There are many advantages
to using traditional True Type fonts if they can support enough number
of glyphs to fulfill the requirements of rendering text. The IITM Unicode
Font has the required number of Glyphs to handle all the scripts. Each
script has a 256 glyph locations, many more than the 188 possible with
eight bit fonts.
The development
team at SDL has come up with a utility to convert .llf files to HTML using
the IITM Multilingual Unicode font. The HTML file is produced in UTF-8
format. You can compare the display of the same text using standard
Unicode rendering against the display produced with IITM Unicode fonts.
Here is the link
to the concerned page which provides the details.
Converting
Glyph strings to llf
Applications
supporting cut/copy and paste operations may also be able to map the displayed
glyphs back to their corresponding llf characters. Basically, the glyphs
of the font are to be interpreted as symbols of text which may be parsed
and the text converted through Lex and Yacc based tools.
In syllabic
writing systems, it is not always required that there be a one to one mapping
between the internally stored text string and the corresponding glyph string
used to display the same. However, a one to one mapping can simplify the
reverse process of identifying a syllable from a glyph. In this case, the
number of glyphs in the font can well be of the order of 10000 or more
if alternate rendering of text should also be accommodated. In practice
however, one takes advantage of the fact that a syllable can be shaped
according to rules using a much smaller set, perhaps of the order of hundreds.
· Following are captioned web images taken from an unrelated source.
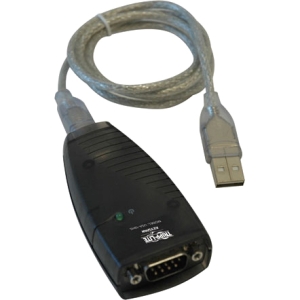 Keyspan High Speed USB Serial Adapter USA-19HS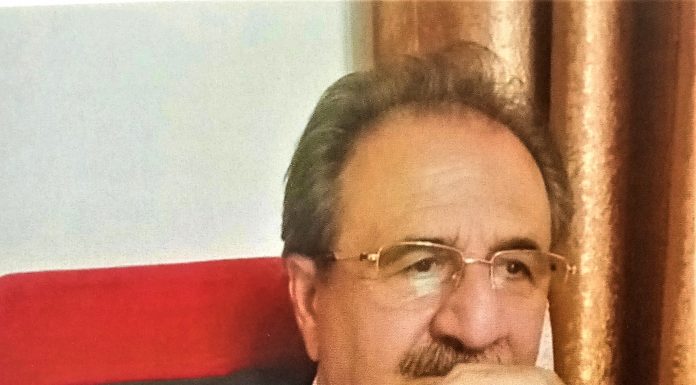 Tərlan Nəzir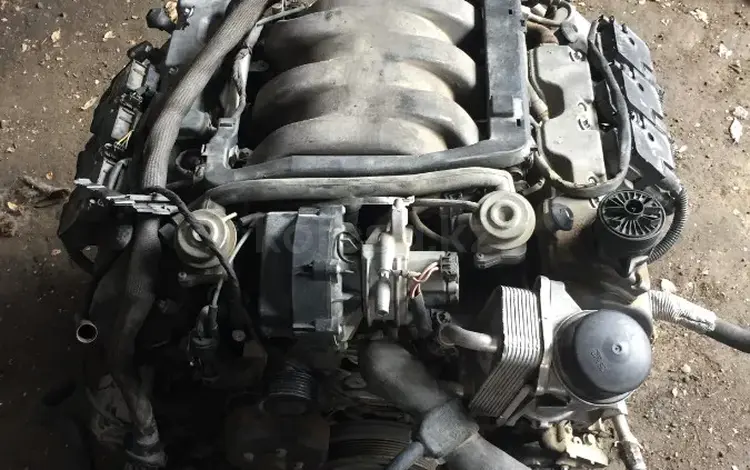 Двигатель из японии за 9 999 тг. в Алматы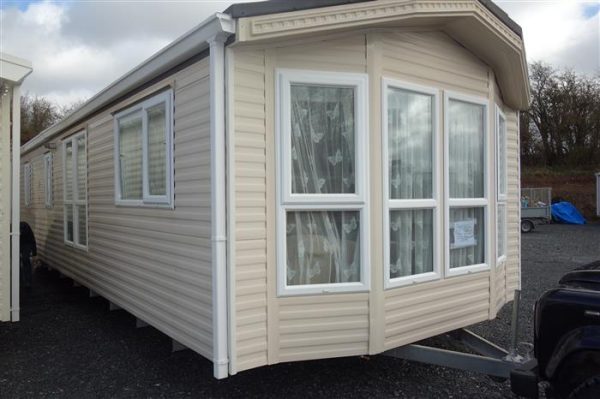 Willerby  Winchester   Size 37 x 12  2 bedroom   Full winter pack  - Image 3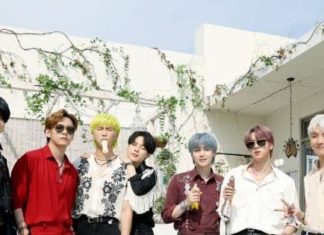 ‘BTS Gay’ trends on Twitter after the septet share memories from 2020; ARMY stand strongly in support of them – Bollywood Life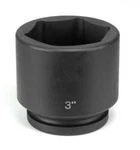 Grey Pneumatic 4120R 1" Drive X 3-3/4" Standard Socket. Fixed Price $291.85.
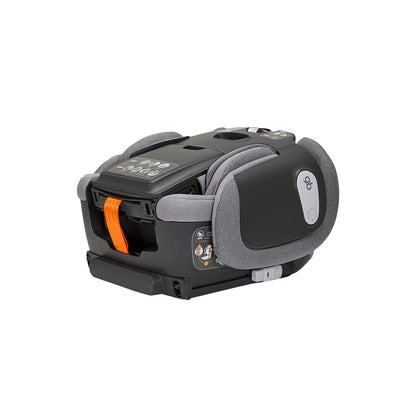 Silla de auto Combinada Pockit Armor R129 Grey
With this approach, getting back a syllable code from the glyphs will be
a challenge.
Encoding standards
such a Unicode suffer from this problem where a multibyte string (variable
length) is used to represent a syllable. It is common practice in these
cases to employ two internal buffers while dealing with displayed text,
one for the text consistent with the encoding method and the other for
the glyph string. Cut/Copy and paste operations always use these two buffers
to maintain the correct relationship between the text string and the glyph
string.
In the IITM approach,
the application is rquired to maintain two buffers, one for the syllable
codes and the other for any representation of the displayed text that can
directly relate to the font, such as a glyph string, an XML based
description of the string etc.
In the MSWindows version
of the IITM multilingual editor, the internal buffer for the glyph string
is managed through Rich Text controls and hence copy/paste operations are
straightforward when text is pasted onto other applications. However, once
pasted, the text will not conform to the llf standard and so editing will
not be possible at the syllable level but only at the glyph level.